Pulse: Chatter: Neighborhoods: It Takes a Midtown Village

How kids’ stores in the Gayborhood may mean that we’re all just growing up

For years now, the stretch of 13th Street between Chestnut and Walnut — a.k.a. the heart of the Gayborhood — has been changing. First came a few onesies for sale in a shop, then some bibs at another, then a new store with bath and body products, a purse-making studio, and — now — the month-old outpost of Genes, a Wayne-based kids’ boutique. Slowly, surely, the place has gone from Boys Town to trendy-mom haunt. The real shocker? Nobody seems to mind.

It’s a bit odd after last year, when Gayborhooders snappily predicted the demise of the quirky ’hood once shop owners started referring to the area as “Midtown Village.” If folks saw a new name as a move toward gentrification (read: straightification), then surely the slew of BabyBjÖrns and gingham clutches would produce a similar outcry, right? Not so much, says Steve Duross, owner of bath-and-body shop Duross & Langel. He swears the Gayborhood’s not only intact (36 rainbow street signs to be hung this summer!), but better than ever. Many area shops, he notes, are still gay-owned (including his), and the gay landmarks remain cornerstones: Woody’s is a flag-flying beacon; Danny’s sex shop thrives next to El Vez; and gay porn theater Sansom Street Cinema is going strong, with a spiffed-up facade that complements a chic new neighbor — Genes.

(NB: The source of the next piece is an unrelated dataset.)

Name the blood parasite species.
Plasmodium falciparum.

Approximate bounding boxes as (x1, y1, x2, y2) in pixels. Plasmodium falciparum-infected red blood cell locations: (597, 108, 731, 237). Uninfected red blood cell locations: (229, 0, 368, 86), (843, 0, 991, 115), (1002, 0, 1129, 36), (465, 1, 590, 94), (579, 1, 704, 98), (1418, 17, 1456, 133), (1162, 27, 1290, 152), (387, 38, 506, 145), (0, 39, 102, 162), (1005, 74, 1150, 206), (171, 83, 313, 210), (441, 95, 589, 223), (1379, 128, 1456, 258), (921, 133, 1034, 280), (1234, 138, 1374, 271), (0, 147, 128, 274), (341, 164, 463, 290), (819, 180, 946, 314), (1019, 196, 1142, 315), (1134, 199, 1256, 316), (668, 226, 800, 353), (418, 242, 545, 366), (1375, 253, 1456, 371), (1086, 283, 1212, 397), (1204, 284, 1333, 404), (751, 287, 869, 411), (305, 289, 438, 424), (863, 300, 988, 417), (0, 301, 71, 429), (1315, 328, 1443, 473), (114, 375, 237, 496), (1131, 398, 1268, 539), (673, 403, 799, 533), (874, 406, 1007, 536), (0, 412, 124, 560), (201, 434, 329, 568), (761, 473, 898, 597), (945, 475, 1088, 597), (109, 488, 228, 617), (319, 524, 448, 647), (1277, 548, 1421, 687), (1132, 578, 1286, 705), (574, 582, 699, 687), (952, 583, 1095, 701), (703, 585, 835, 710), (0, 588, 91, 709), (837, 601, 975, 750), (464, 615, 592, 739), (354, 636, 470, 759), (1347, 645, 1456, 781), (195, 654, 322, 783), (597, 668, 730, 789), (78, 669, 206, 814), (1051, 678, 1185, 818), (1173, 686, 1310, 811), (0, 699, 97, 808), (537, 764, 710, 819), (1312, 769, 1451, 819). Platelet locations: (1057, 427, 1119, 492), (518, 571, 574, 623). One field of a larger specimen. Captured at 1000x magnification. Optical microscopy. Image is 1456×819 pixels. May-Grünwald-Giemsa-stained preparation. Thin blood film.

It’s coexistence, not a de-gaying of the ’hood, says Duross — and it’s exactly what Gayborhood developer Tony Goldman says he’s aimed for over the past decade: shops “with character” on streets desirable to everybody. From a business standpoint, diversified foot traffic is a no-brainer, but if it also means moms buying tot-sized Diesel right next to the gay theater, it’s social progress, says Duross, that’s “way beyond assimilation.” Jeff Guaracino of the Greater Philadelphia Tourism Marketing Corporation (and author of a gay tourism guide) even calls the shift “revolutionary,” adding that cities like Tampa and San Francisco — whose gay enclaves are still segregated — could learn from the Gayborhood. (Well, we are the City of Brotherly Love.)